37. Q37. Which lymphoma is specifically associated with Sjögren's syndrome and Hashimoto's thyroiditis?

    • Follicular lymphoma
    • MALT lymphoma
    • Mantle cell lymphoma
    • Lymphoplasmacytic lymphoma

    Answer: MALT lymphoma

    Explanation: MALT lymphomas arise at sites of chronic immune/inflammatory reactions: salivary glands in Sjögren's syndrome, thyroid in Hashimoto's thyroiditis, and stomach in H. pylori infection. The concept is: chronic antigen stimulation → lymphoid hyperplasia → secondary genetic hits → lymphoma.

38. Q38. Which of the following is the only currently curative treatment option for follicular lymphoma?

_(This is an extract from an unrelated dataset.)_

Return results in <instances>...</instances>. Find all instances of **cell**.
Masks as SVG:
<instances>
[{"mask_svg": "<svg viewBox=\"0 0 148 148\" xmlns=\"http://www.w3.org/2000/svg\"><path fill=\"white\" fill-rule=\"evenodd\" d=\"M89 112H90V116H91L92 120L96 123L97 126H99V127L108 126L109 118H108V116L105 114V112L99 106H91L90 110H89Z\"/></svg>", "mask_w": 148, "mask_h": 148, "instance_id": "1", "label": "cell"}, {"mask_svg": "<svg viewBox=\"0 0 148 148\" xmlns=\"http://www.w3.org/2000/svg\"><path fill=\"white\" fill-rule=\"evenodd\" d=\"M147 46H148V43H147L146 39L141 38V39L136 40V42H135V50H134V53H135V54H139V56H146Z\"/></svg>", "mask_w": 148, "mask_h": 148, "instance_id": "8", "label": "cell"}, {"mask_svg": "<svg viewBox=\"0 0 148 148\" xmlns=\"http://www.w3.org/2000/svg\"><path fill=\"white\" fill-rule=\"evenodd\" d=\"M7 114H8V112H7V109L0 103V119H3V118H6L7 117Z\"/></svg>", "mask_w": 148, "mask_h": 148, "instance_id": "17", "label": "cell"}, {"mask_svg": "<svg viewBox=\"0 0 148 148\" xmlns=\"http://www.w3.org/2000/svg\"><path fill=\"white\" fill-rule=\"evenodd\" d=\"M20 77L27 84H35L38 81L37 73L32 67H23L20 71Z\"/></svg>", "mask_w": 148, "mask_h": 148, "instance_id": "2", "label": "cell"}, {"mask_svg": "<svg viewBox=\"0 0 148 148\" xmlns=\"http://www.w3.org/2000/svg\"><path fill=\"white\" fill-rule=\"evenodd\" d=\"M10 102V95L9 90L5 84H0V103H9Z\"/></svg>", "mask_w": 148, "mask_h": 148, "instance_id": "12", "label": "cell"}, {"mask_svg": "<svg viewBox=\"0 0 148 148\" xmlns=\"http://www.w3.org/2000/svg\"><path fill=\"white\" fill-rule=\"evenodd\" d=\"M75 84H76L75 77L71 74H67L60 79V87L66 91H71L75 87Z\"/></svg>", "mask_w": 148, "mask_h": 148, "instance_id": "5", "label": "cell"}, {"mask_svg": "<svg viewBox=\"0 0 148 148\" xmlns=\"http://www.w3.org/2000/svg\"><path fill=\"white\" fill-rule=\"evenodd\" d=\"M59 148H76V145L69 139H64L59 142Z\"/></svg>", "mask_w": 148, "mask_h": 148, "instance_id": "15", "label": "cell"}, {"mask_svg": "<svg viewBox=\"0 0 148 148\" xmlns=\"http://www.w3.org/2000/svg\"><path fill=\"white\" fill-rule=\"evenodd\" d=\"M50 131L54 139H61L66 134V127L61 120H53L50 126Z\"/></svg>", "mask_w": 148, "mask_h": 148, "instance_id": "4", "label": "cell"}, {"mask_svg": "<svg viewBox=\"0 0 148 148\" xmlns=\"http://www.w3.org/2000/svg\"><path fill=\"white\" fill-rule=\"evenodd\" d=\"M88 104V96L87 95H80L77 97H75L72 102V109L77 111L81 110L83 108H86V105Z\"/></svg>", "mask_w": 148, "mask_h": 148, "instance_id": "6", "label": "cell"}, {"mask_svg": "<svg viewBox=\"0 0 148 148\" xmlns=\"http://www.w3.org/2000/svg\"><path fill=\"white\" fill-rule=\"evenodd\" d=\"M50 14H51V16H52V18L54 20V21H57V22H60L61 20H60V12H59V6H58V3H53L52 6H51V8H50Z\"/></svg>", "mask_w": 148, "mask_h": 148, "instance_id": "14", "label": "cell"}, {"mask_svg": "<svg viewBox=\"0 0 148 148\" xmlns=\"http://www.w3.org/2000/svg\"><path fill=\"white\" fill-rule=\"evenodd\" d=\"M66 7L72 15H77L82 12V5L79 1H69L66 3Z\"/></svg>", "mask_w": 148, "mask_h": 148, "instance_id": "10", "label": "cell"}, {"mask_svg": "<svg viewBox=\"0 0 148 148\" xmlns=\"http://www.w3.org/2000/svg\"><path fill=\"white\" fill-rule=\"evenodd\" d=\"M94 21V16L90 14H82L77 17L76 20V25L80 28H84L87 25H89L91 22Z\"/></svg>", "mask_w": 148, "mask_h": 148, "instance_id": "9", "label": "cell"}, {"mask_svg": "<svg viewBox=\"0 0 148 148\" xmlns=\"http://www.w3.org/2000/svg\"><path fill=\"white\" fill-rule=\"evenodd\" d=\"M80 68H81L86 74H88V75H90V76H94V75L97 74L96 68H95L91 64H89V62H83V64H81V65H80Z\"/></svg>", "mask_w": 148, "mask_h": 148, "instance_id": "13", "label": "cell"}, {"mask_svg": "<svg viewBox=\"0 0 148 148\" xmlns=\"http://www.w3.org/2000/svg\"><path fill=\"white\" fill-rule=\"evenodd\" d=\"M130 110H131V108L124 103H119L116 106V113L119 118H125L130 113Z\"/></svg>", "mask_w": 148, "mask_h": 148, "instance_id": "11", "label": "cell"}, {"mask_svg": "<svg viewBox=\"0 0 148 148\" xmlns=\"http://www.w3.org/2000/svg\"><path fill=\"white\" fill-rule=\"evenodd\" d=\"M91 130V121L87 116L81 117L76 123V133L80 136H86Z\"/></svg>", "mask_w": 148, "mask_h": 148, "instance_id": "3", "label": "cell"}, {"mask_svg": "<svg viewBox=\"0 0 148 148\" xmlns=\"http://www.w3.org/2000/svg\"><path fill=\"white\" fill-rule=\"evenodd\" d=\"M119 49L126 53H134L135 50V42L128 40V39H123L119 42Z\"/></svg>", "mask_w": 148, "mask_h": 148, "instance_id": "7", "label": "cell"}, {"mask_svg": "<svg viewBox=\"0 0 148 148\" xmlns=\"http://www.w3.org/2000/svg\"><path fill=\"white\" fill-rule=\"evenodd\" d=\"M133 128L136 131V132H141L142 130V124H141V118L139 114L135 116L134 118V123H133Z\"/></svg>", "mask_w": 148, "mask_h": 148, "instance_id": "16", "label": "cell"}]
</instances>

    • Rituximab maintenance
    • R-bendamustine
    • Autologous SCT
    • Allogeneic SCT

    Answer: Allogeneic SCT

    Explanation: Chemotherapy achieves remission but is not curative in follicular lymphoma. Autologous SCT can help with relapse control but is not curative. Only allogeneic SCT offers the prospect of cure, likely via a graft-vs-lymphoma immunological effect.

39. Q39. Beta-2 microglobulin is used as a prognostic marker in which condition?

    • Hodgkin lymphoma only
    • NHL
    • CLL only
    • Burkitt lymphoma only

    Answer: NHL

    Explanation: Beta-2 microglobulin (B2M) is a prognostic serum marker used in NHL alongside LDH. Elevated levels indicate high tumour burden and poor prognosis. It is part of the standard laboratory workup for NHL alongside FBC, ESR, LDH, uric acid, renal function, ALP, calcium, albumin.

40. Q40. A patient with NHL relapses after R-CHOP. They receive R-ICE salvage therapy and respond well. What is the next most appropriate step?

    • Continue R-ICE as maintenance
    • Switch to CODOX-M/IVAC
    • Autologous stem cell transplantation
    • Allogeneic SCT immediately

    Answer: Autologous stem cell transplantation

    Explanation: In relapsed DLBCL that responds to salvage chemotherapy (R-ICE), autologous SCT consolidates the response and offers the best chance of long-term remission. Allogeneic SCT with reduced-intensity conditioning is considered for chemoresistant disease or subsequent relapses.